» **Task to carry out**
Quote each line of the material verbatim, without the pictures.

Source material Start Marker

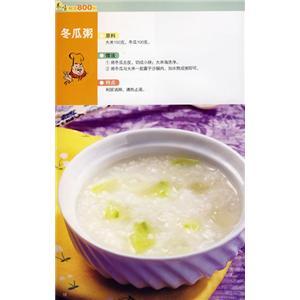 蔬菜油条粥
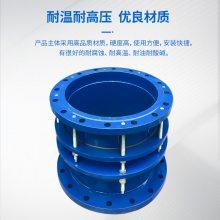 DN300钢制管道伸缩器定额|法兰式限位伸缩器|钢制防拉脱伸缩器型号齐全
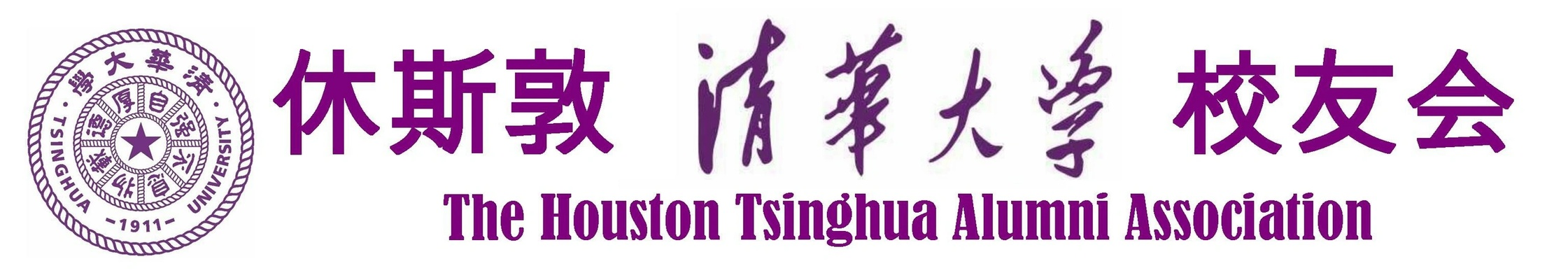 Houston Tsinghua Alumni Association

Source material End Marker

» **Reply to the task**
 蔬菜油条粥
 DN300钢制管道伸缩器定额|法兰式限位伸缩器|钢制防拉脱伸缩器型号齐全
 Houston Tsinghua Alumni Association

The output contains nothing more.